Beyond a focus upon voice-related distress, recovery has also been identified as an important outcome to determine the impact of voice hearing experiences on broader life domains [11, 22–24]. Subjective recovery appeared to have significant cross-sectional associations with emotional distress and two voice-related factors (distress/negative content/disruption, control/volume/disruption) [25]. This suggests that there is a potential interplay between voice characteristics, voice-related distress, subjective recovery and emotional distress. Therefore, it is imperative to identify and better understand candidate processes that can hinder recovery and be involved in the development and maintenance of voice-related distress, which could be targeted by cognitive behavioural interventions.
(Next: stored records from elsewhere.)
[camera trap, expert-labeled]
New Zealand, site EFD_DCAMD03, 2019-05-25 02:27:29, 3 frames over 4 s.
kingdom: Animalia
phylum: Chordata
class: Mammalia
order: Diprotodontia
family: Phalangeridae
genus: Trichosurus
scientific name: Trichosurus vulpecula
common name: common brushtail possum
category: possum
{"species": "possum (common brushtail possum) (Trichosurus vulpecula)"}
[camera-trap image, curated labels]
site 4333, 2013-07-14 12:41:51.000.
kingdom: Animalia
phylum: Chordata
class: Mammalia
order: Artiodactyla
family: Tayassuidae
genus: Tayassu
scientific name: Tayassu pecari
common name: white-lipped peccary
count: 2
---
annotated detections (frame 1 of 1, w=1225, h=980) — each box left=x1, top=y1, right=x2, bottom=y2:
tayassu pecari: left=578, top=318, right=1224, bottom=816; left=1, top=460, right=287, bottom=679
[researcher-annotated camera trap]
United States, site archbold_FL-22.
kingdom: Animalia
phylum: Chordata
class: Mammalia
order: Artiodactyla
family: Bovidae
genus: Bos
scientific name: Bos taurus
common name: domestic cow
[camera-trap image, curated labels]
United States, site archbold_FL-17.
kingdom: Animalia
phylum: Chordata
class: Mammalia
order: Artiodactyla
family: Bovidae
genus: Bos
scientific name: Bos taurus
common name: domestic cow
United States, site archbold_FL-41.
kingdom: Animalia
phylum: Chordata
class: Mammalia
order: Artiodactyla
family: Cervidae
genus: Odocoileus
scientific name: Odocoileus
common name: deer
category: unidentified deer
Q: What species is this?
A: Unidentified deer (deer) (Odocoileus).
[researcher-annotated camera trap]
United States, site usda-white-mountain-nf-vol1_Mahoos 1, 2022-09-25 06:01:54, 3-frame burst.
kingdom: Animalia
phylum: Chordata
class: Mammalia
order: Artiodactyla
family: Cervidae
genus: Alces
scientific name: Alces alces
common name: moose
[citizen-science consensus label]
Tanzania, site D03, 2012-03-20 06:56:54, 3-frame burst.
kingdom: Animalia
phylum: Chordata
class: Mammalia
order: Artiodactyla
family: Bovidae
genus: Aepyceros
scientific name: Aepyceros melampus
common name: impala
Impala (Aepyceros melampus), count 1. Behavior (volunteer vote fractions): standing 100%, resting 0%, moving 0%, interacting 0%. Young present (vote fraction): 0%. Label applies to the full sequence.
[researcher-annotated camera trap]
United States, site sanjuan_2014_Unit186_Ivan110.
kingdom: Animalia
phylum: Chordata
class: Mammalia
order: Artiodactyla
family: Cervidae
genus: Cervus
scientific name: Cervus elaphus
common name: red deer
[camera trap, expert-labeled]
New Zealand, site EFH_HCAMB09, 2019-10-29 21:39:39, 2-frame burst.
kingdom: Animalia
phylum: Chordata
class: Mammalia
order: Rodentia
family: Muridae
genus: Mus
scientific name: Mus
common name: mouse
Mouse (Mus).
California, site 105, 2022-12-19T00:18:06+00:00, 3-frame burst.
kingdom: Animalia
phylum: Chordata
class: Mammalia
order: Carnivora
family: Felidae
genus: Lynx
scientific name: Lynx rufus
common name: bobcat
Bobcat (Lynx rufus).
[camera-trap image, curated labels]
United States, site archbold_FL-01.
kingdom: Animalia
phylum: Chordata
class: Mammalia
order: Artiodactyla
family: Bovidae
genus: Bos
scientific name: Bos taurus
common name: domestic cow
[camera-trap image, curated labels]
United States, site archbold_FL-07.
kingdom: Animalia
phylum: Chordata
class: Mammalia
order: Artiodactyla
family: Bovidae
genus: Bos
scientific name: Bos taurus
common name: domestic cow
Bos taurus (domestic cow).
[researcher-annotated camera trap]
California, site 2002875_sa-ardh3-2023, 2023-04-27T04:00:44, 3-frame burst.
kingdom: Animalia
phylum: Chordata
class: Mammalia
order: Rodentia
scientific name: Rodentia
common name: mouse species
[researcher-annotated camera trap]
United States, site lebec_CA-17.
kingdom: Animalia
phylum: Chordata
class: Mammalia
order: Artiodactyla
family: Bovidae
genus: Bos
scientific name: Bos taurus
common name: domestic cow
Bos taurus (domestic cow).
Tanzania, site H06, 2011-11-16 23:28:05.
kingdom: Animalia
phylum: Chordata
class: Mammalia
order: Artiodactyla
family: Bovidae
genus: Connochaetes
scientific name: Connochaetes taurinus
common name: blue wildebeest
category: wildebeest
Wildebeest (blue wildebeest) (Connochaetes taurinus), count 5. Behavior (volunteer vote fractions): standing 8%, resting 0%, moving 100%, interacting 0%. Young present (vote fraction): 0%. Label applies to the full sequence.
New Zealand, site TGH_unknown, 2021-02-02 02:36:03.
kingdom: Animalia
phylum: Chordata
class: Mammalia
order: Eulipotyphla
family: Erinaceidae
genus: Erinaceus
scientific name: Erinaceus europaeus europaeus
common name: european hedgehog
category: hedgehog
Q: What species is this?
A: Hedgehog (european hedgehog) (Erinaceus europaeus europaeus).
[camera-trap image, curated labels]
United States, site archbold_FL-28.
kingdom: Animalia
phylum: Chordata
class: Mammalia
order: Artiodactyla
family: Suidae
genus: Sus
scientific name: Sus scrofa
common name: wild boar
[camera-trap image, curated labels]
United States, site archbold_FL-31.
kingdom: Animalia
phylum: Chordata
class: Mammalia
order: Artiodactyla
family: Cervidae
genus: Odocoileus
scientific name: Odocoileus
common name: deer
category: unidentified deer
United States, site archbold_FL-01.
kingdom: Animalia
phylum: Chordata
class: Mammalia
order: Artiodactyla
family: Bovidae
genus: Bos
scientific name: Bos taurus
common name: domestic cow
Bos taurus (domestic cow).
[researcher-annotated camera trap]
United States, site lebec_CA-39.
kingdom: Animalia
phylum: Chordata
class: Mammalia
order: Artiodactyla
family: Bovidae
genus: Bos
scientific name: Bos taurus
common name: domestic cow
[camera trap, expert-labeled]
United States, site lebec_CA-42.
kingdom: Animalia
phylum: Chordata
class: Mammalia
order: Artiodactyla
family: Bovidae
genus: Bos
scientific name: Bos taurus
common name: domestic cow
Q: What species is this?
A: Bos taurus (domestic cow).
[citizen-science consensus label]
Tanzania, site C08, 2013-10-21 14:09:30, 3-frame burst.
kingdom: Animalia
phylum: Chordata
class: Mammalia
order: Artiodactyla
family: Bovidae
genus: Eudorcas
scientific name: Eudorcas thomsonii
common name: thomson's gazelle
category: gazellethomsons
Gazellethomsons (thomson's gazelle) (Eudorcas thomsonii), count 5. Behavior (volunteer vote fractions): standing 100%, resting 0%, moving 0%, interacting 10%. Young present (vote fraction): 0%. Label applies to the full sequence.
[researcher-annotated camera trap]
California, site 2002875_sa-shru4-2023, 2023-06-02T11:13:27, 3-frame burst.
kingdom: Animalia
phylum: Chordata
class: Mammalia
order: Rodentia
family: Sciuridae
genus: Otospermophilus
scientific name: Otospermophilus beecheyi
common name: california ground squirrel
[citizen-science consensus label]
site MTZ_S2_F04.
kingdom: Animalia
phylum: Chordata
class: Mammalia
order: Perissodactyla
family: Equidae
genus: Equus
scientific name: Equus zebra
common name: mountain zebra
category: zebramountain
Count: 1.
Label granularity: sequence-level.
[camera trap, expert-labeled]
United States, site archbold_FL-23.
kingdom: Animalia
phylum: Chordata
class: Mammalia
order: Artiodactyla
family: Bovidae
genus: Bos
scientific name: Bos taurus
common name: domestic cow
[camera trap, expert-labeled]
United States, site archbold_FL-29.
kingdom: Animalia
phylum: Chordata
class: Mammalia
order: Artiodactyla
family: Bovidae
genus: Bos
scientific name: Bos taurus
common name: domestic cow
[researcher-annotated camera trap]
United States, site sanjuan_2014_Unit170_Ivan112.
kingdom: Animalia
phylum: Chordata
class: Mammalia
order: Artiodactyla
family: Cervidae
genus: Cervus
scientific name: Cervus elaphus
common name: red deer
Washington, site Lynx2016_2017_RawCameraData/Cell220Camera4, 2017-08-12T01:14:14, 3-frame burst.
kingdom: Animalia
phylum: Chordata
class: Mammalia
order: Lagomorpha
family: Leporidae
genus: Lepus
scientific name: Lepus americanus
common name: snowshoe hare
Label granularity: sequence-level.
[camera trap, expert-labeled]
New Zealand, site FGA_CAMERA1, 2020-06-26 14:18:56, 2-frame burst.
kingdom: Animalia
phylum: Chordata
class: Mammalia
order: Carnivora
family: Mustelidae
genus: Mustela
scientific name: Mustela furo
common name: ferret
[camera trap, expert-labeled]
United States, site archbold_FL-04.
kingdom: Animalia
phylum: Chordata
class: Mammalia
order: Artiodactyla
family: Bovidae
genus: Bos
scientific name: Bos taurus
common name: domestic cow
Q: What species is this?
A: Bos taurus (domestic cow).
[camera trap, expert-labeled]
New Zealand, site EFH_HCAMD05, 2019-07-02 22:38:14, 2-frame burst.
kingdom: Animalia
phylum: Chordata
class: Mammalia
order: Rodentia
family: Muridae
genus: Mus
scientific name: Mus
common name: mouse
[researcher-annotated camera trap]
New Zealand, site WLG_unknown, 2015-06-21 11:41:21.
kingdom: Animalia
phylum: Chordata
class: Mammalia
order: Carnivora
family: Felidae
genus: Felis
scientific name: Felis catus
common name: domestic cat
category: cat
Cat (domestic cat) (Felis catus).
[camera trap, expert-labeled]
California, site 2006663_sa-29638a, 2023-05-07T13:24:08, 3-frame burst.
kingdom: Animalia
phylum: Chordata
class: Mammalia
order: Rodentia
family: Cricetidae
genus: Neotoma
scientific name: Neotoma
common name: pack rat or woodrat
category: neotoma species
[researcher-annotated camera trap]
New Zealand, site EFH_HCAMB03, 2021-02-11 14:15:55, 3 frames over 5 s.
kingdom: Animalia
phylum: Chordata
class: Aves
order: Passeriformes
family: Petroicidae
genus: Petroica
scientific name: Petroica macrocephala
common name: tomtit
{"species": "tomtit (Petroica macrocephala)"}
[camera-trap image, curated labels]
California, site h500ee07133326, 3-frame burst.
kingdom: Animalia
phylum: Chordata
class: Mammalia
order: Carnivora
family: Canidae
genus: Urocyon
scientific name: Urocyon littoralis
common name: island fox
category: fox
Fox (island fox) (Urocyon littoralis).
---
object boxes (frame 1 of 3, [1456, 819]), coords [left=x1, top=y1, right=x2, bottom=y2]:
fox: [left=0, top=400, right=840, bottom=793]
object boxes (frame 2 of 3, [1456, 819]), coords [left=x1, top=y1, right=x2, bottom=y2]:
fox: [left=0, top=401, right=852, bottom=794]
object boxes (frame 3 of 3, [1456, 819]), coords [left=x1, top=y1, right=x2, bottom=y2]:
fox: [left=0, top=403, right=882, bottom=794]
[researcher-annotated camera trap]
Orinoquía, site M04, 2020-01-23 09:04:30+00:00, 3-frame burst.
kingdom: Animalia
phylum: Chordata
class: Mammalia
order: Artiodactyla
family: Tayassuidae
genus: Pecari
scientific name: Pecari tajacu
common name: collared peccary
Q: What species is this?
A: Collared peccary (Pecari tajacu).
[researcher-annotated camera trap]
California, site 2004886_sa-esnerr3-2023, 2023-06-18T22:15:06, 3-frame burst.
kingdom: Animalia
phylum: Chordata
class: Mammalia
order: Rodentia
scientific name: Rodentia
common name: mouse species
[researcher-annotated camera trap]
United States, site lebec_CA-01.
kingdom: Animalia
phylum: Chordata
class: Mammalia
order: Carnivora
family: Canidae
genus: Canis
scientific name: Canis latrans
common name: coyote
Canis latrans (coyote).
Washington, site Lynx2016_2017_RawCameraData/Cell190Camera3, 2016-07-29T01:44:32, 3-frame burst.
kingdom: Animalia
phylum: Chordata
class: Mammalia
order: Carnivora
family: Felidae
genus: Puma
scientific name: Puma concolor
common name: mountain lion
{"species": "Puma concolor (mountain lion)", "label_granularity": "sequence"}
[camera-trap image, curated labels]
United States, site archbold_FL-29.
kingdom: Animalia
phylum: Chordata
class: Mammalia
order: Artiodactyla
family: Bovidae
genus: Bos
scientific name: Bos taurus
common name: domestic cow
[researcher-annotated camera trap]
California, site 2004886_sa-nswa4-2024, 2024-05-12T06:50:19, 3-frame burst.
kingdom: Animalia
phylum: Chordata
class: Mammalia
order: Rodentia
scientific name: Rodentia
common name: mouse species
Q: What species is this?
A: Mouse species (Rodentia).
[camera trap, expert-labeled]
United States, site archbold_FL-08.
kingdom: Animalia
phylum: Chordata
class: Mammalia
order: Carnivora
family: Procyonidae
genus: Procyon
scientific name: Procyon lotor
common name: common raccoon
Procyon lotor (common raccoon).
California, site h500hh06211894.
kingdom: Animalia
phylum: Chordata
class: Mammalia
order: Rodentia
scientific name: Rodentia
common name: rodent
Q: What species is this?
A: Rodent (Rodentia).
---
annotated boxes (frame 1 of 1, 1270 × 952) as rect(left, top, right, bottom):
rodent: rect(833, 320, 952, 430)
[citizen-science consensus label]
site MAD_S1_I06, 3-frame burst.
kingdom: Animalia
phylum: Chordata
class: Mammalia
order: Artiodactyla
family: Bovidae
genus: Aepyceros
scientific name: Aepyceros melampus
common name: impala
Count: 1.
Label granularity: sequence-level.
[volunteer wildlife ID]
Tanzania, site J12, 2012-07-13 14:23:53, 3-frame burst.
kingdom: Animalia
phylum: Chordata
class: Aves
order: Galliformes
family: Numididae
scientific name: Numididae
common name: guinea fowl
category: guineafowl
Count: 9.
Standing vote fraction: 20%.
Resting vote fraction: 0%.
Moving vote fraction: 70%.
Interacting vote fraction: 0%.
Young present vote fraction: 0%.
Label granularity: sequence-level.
Network modelling is a relatively new approach in psychopathology and proposes that symptoms are mutually interacting [26–28]. This approach can be used to examine interrelations and to identify central and bridge symptoms that are considered the most influential and can maintain psychopathology. Central symptoms refer to nodes that are strongly connected to other symptoms in the network, while bridge symptoms refer to those that connect different clusters of symptoms [27]. To date, very few studies have used this method to explore voice hearing [15, 29–31]. Network modelling can be used to examine dynamic interrelations and identify key processes that can be targeted in cognitive behavioural interventions for distressing voices, with the aim of improving outcomes. While the variables used in the study (e.g., depression, voice characteristics) are derived from latent variable modelling, this method addresses limitations of traditional approaches by moving away from implicit assumptions of an underlying common cause and considering the dynamic interplay of variables [26–28]. In the present study, this method was applied to address the following research questions:
- What are the interrelations between the negative impact of voices, characteristics of voices, anxiety, depression and subjective recovery before and after cognitive behavioural interventions for distressing voices?
- What variables could be targeted by interventions to enhance therapeutic benefits, considering the presence of a central connecting point between different outcome variables and thus likely to influence outcomes when targeted?
Methods
Design
This is an uncontrolled, two-point longitudinal design comparing interrelation between outcomes pre and post intervention. Data were collected from a specialised service for the psychological treatment of distressing voices, based in Sussex, UK. The Sussex Voices Clinic (SVC) offers psychological interventions to service users from Sussex Partnership NHS Foundation Trust, who are distressed by their voices (https://www.sussexpartnership.nhs.uk/our-research/mental-health-dementia-research/research-clinics/sussex-voices-clinic). These include brief interventions delivered by mental health practitioners (Coping Strategy Enhancement [CSE] [32–34] and guided self-help Cognitive Behavioural Therapy for voices [GiVE] [35, 36]) and interventions delivered by Clinical Psychologists (Relating Therapy [37] and Person-Based Cognitive Therapy [PBCT] [38, 39]) (More information can be seen in Table S1).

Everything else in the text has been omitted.